--- Supplied information Enclosed Below ---

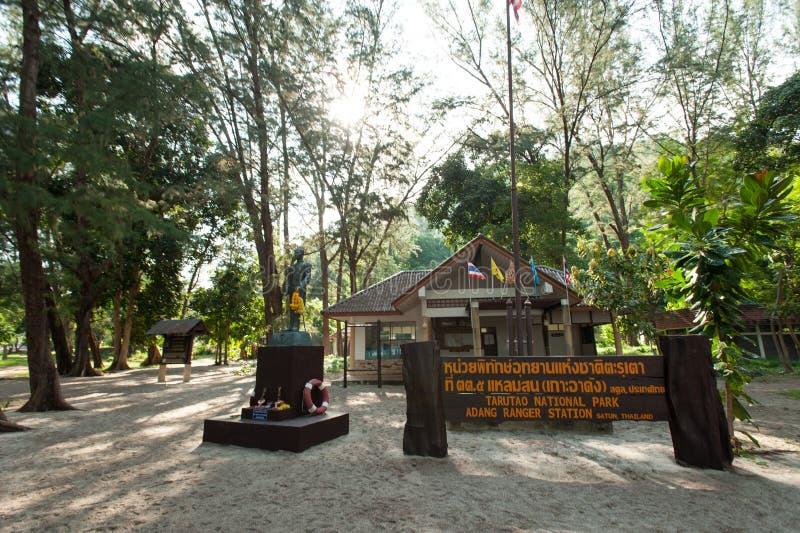 Isla de Adang cerca de Koh Lipe en el meridional de Tailandia foto de archivo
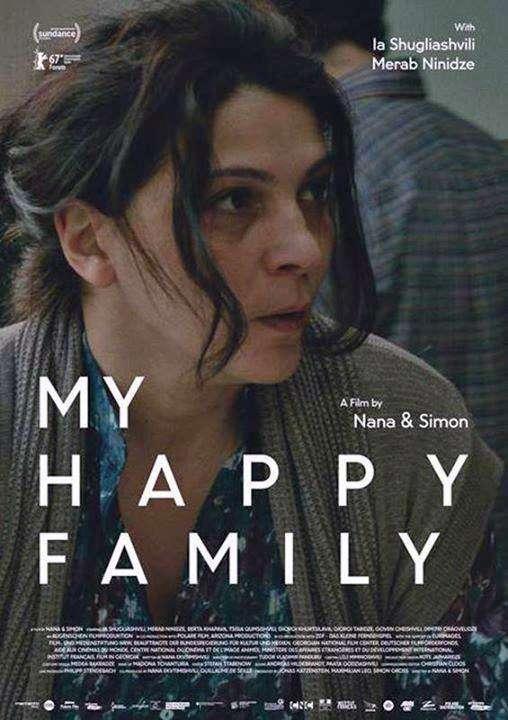My Happy Family Ευτυχισμένη μου Οικογένεια Πόστερ Poster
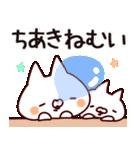 【ちあき】専用(個別スタンプ:02)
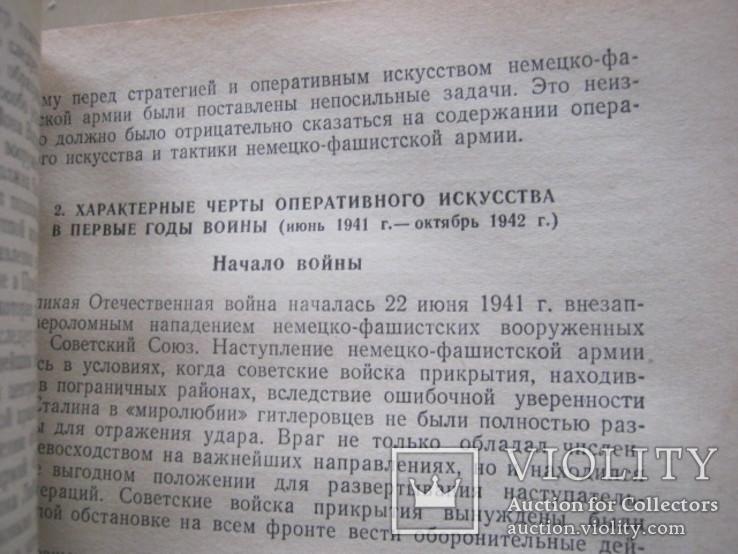 Краткий очерк развития советского оперативного искусства, фото №7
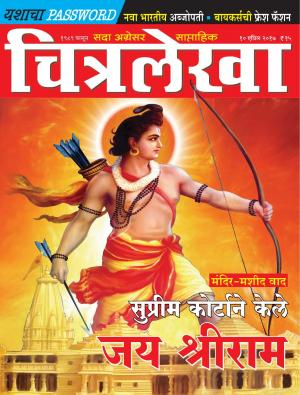 Chitralekha Marathi - April 10, 2017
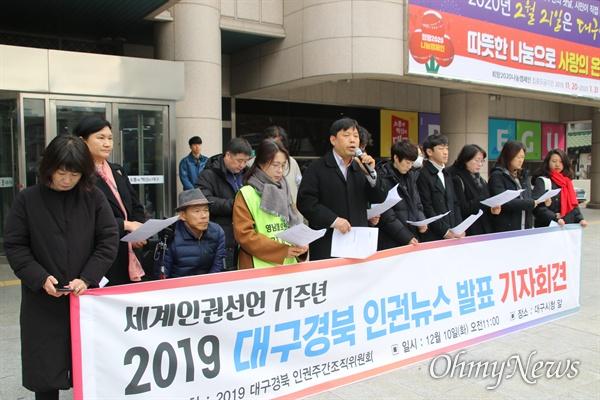 대구경북 인권단체들은 10일 대구시청 앞에서 대구경북 5대 인권뉴스를 발표하고 지방정부의 인권증진을 촉구했다.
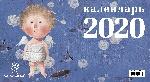 Гапчинская. Ангелы. Календарь настенный трехблочный на 2020 год (380х765 мм)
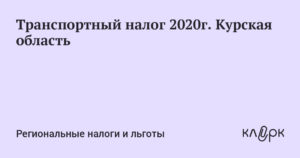 Льгота по транспрртному налогу тульская обл 2020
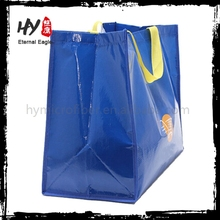 Ultrafine lovely pp woven tote bags with high quality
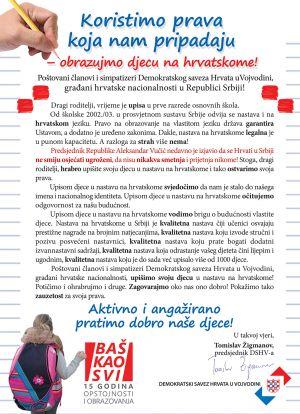 Upišimo djecu u nastavu na hrvatskome!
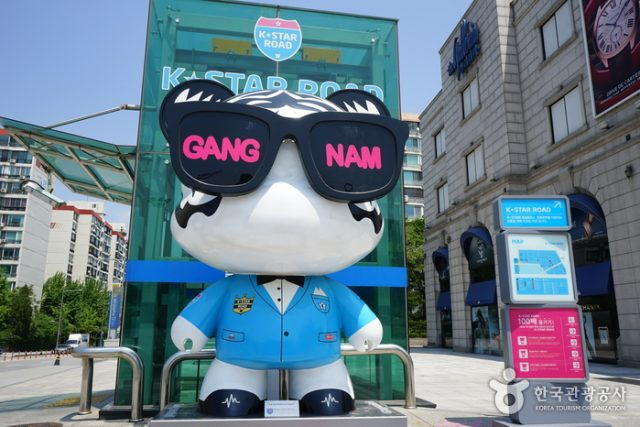 wisata gratis di korea selatan - yoexplore, liburan keluarga - yoexplore.co.id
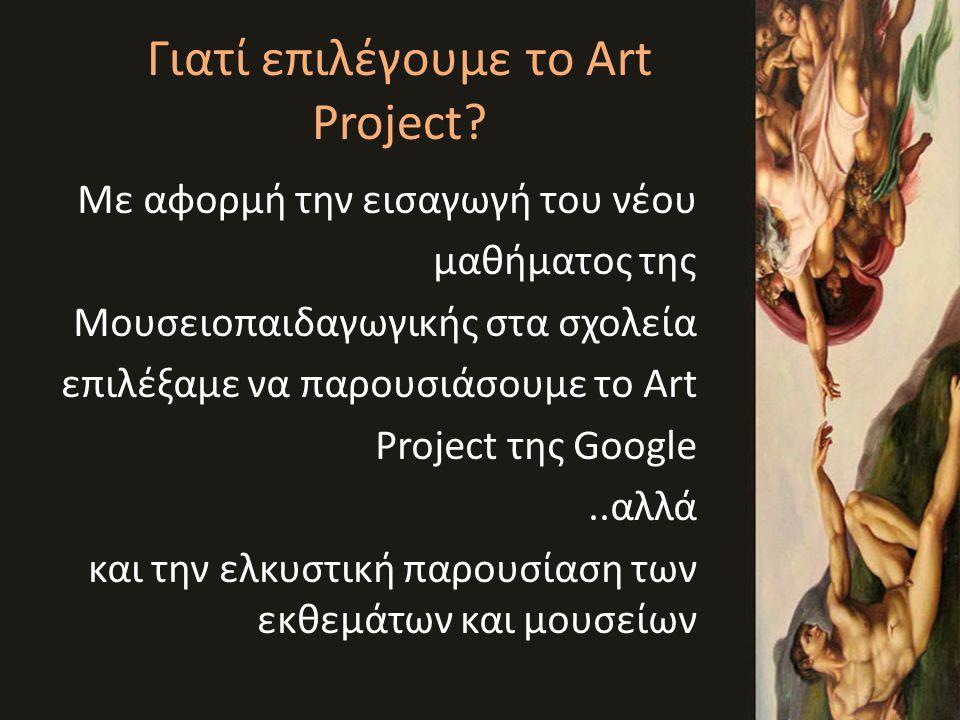Γιατί επιλέγουμε το Art Project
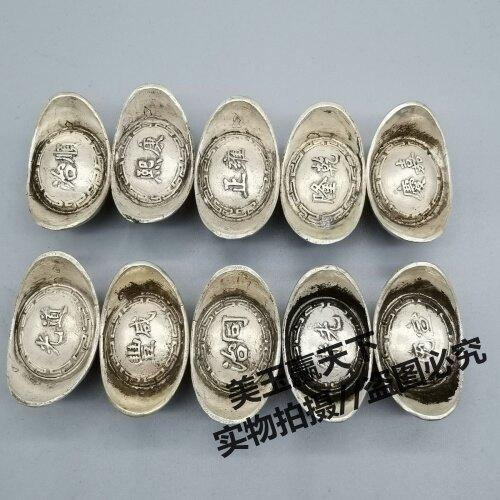 白銅元寶銀錠古錢幣銀錠銀元寶碎銀大清庫銀清十帝元寶單個價招財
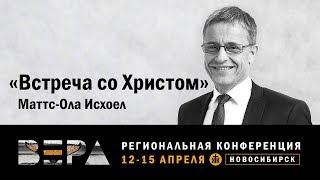 """Маттс-Ола Исхоел """"Встреча со Христом"""" 15.04.2018"""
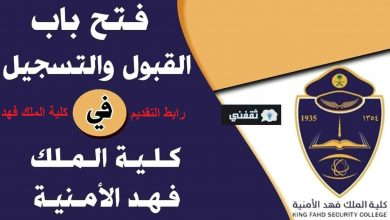 صورة رابط التقديم في كلية الملك فهد الأمنية || أهم الشروط المطلوبة في المتقدم للكلية للطلاب رابط jops.sa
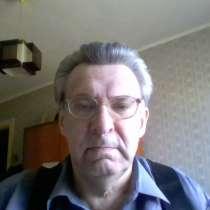 Andrej, 56 лет, хочет пообщаться, в г.Millford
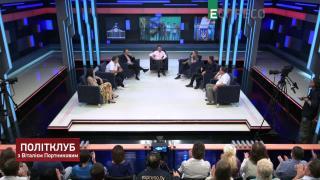 Політклуб | Результати парламентських виборів | Частина 3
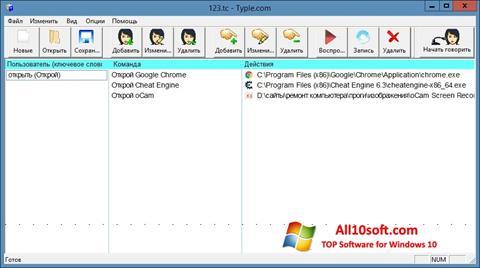 Ekrānuzņēmums Typle Windows 10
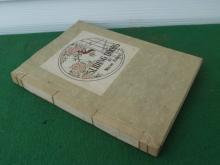 Sliding Doors Michi Kawai Japan Japanese Illustrated 1950 Cloth Book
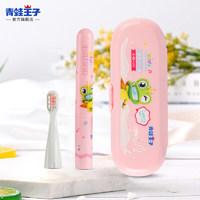 青蛙王子 儿童电动牙刷6-12岁宝宝非充电式软毛防水自动卡通牙刷 粉色款式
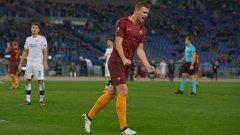 Лион - Рома е дербито на 1/8-финалите в Лига Европа
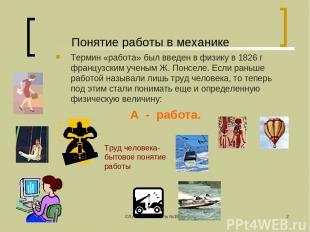 ©Л.А.Мирская, школа №39, г.Саранск * Понятие работы в механике Термин «работа» б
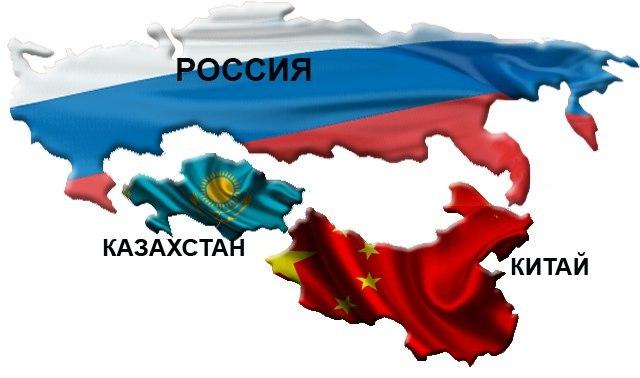 Главные торговые партнеры Казахстана: Россия и Китай - 365info.kz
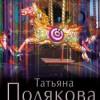 Татьяна Полякова «Один неверный шаг»: в лучших авантюрных традициях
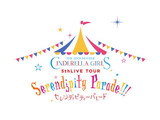 THE IDOLM@STER CINDERELLA GIRLS 5thLIVE@福岡 BD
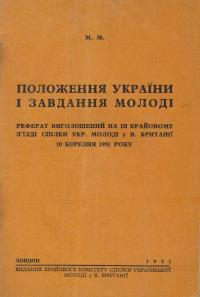 book-307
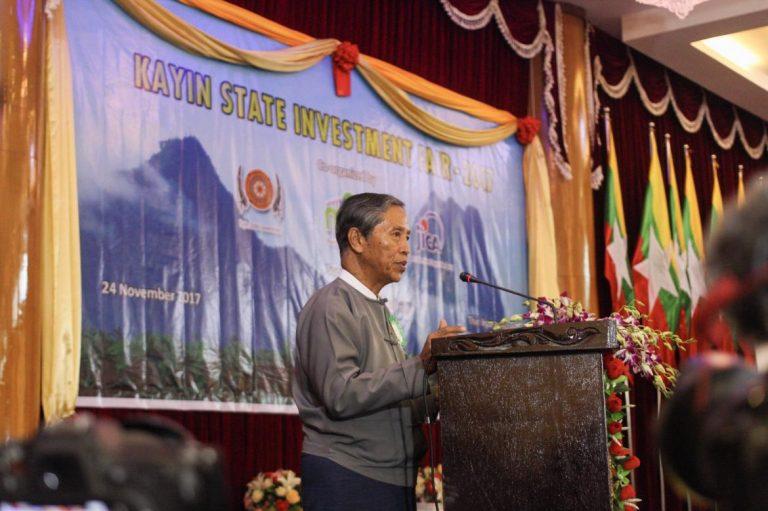 govt-officials-push-coal-plant-at-investment-fair-1582212657
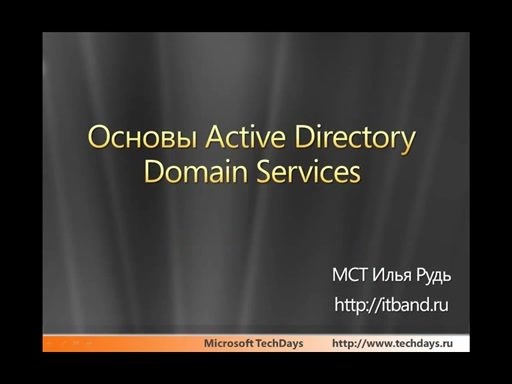 Основы Active Directory Domain Services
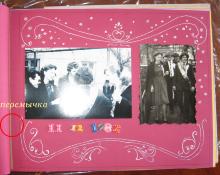 Обновленный свадебный альбом 3xg3sd-ldi
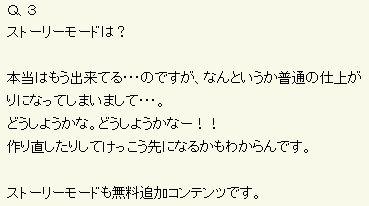 ストーリーモード手がかり_2008_12_10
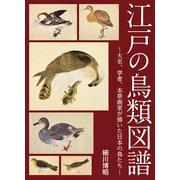 江戸の鳥類図譜 ~大名、学者、本草画家が描いた日本の鳥たち~(秀和システム) [電子書籍]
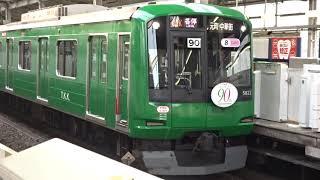 【来月で運行終了】東急東横線5000系青ガエル 各停元町中華街行き 和光市発車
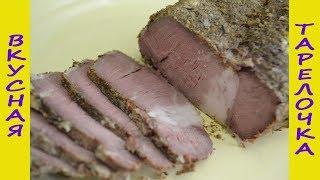 Буженина, мясо для бутербродов/Мясной орех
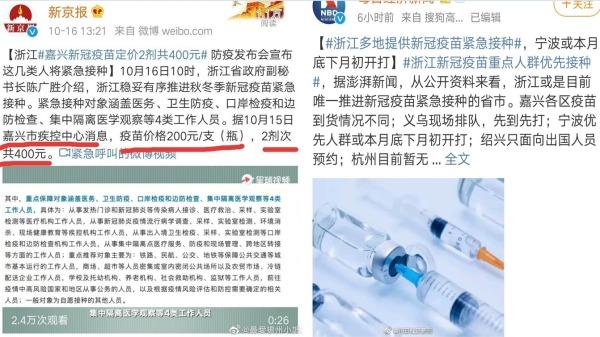 浙江多地已经陆续启用武肺疫苗的紧急接种,疫苗价格公布(图片来源:微博截图)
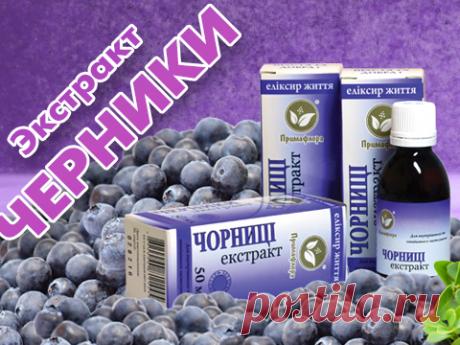 """Акция """"Тройная сила черники""""   Примафлора"""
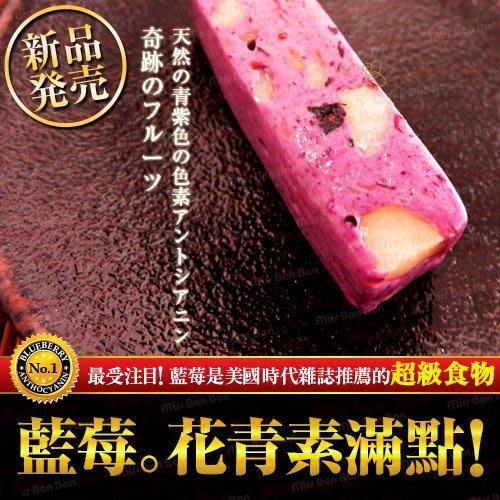 藍莓夏威夷豆牛軋糖(小包裝)►滿滿花青素↑↑維持好氣色! 吃進無毒堅果、藍莓天然植化素,幫助身體健康 ☆║蜜絲棒棒║☆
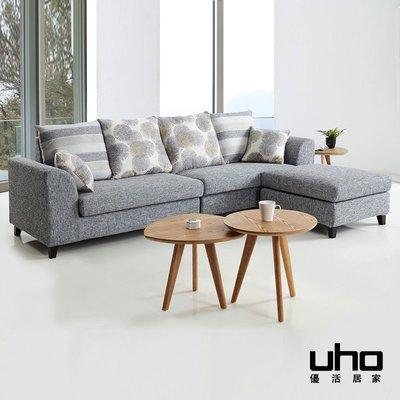 沙發【UHO】自然休閒L型沙發  免運費 HO18-350-1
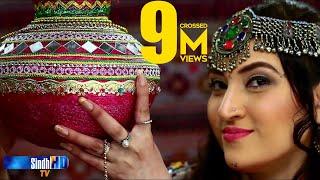 Mor Tho Tiley Singer Narodha Malni   Sindh TV Song   HD 1080p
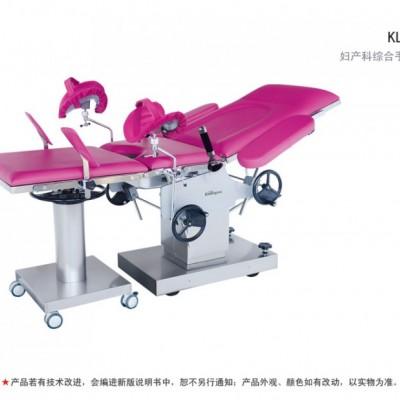 科凌 KL-2系列妇产科综合产床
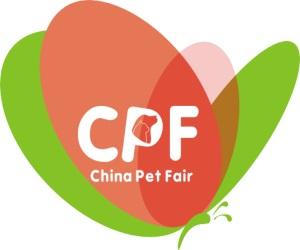 China (Guangzhou) International Pet Industry Fair 2018(CPF2018)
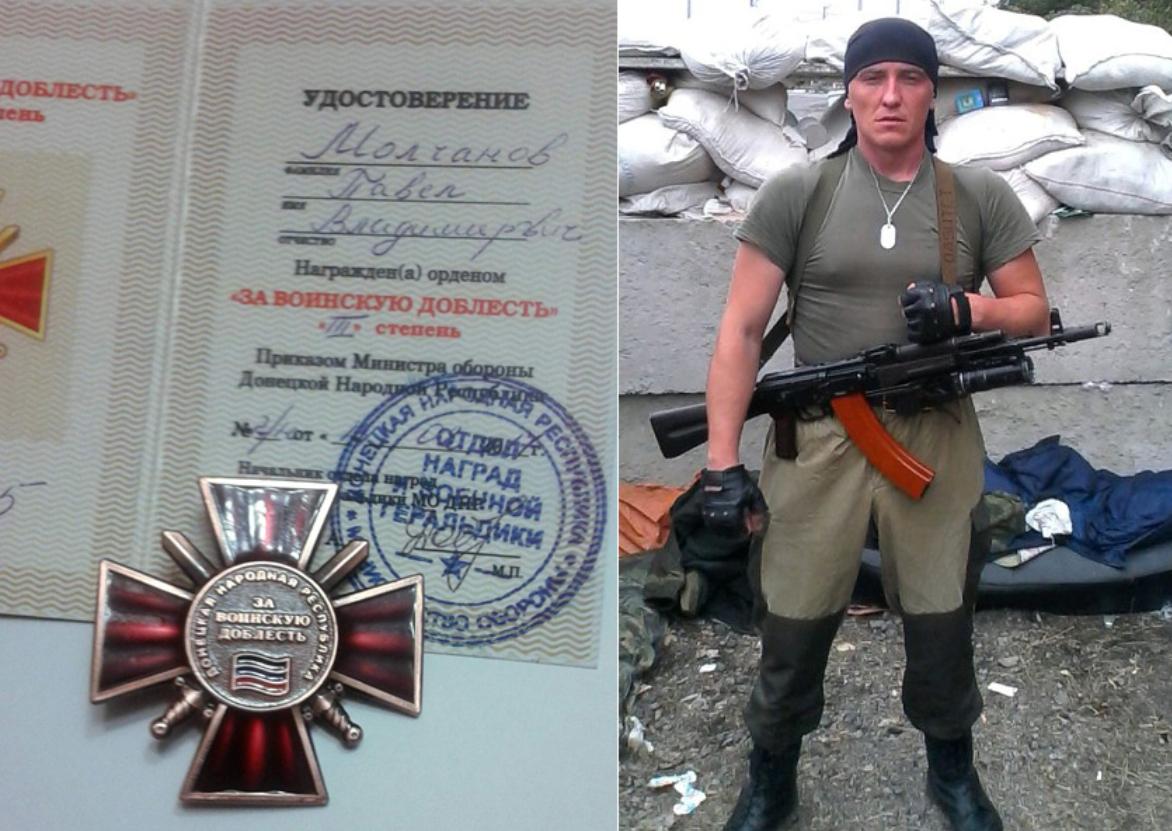 """Умерший террорист """"ДНР"""" Павел """"Паштет"""" Молчанов"""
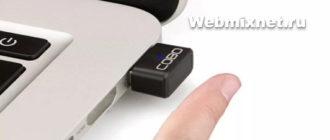Подборка сканеров отпечатка пальца для компьютера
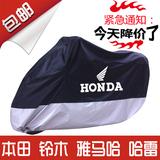 国际品牌210D加厚牛津布电动车摩托车车罩车套车衣防雨防晒防灰尘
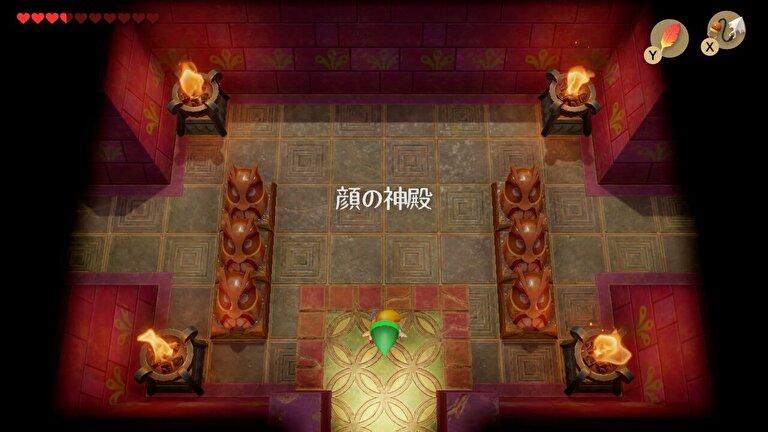 【ゼルダの伝説 夢をみる島】攻略の流れ11 「顔の神殿」【リメイク】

--- End of Enclosed Supplied information ---

### The task
All the data above is to be transcribed exactly, with no pictures included.

### Output of the task
 Isla de Adang cerca de Koh Lipe en el meridional de Tailandia foto de archivo
My Happy Family Ευτυχισμένη μου Οικογένεια Πόστερ Poster
 【ちあき】専用(個別スタンプ:02)
 Краткий очерк развития советского оперативного искусства, фото №7
 Chitralekha Marathi - April 10, 2017
 대구경북 인권단체들은 10일 대구시청 앞에서 대구경북 5대 인권뉴스를 발표하고 지방정부의 인권증진을 촉구했다.
 Гапчинская. Ангелы. Календарь настенный трехблочный на 2020 год (380х765 мм)
 Льгота по транспрртному налогу тульская обл 2020
 Ultrafine lovely pp woven tote bags with high quality
 Upišimo djecu u nastavu na hrvatskome!
 wisata gratis di korea selatan - yoexplore, liburan keluarga - yoexplore.co.id
Γιατί επιλέγουμε το Art Project
 白銅元寶銀錠古錢幣銀錠銀元寶碎銀大清庫銀清十帝元寶單個價招財
 """Маттс-Ола Исхоел """"Встреча со Христом"""" 15.04.2018"""
 صورة رابط التقديم في كلية الملك فهد الأمنية || أهم الشروط المطلوبة في المتقدم للكلية للطلاب رابط jops.sa
 Andrej, 56 лет, хочет пообщаться, в г.Millford
 Політклуб | Результати парламентських виборів | Частина 3
 Ekrānuzņēmums Typle Windows 10
 Sliding Doors Michi Kawai Japan Japanese Illustrated 1950 Cloth Book
 青蛙王子 儿童电动牙刷6-12岁宝宝非充电式软毛防水自动卡通牙刷 粉色款式
 Лион - Рома е дербито на 1/8-финалите в Лига Европа
 ©Л.А.Мирская, школа №39, г.Саранск * Понятие работы в механике Термин «работа» б
 Главные торговые партнеры Казахстана: Россия и Китай - 365info.kz
 Татьяна Полякова «Один неверный шаг»: в лучших авантюрных традициях
 THE IDOLM@STER CINDERELLA GIRLS 5thLIVE@福岡 BD
 book-307
 govt-officials-push-coal-plant-at-investment-fair-1582212657
 Основы Active Directory Domain Services
 Обновленный свадебный альбом 3xg3sd-ldi
 ストーリーモード手がかり_2008_12_10
 江戸の鳥類図譜 ~大名、学者、本草画家が描いた日本の鳥たち~(秀和システム) [電子書籍]
 【来月で運行終了】東急東横線5000系青ガエル 各停元町中華街行き 和光市発車
 Буженина, мясо для бутербродов/Мясной орех
 浙江多地已经陆续启用武肺疫苗的紧急接种,疫苗价格公布(图片来源:微博截图)
 """Акция """"Тройная сила черники""""   Примафлора"""
 藍莓夏威夷豆牛軋糖(小包裝)►滿滿花青素↑↑維持好氣色! 吃進無毒堅果、藍莓天然植化素,幫助身體健康 ☆║蜜絲棒棒║☆
 沙發【UHO】自然休閒L型沙發  免運費 HO18-350-1
 Mor Tho Tiley Singer Narodha Malni   Sindh TV Song   HD 1080p
 科凌 KL-2系列妇产科综合产床
 China (Guangzhou) International Pet Industry Fair 2018(CPF2018)
 """Умерший террорист """"ДНР"""" Павел """"Паштет"""" Молчанов"""
Подборка сканеров отпечатка пальца для компьютера
 国际品牌210D加厚牛津布电动车摩托车车罩车套车衣防雨防晒防灰尘
 【ゼルダの伝説 夢をみる島】攻略の流れ11 「顔の神殿」【リメイク】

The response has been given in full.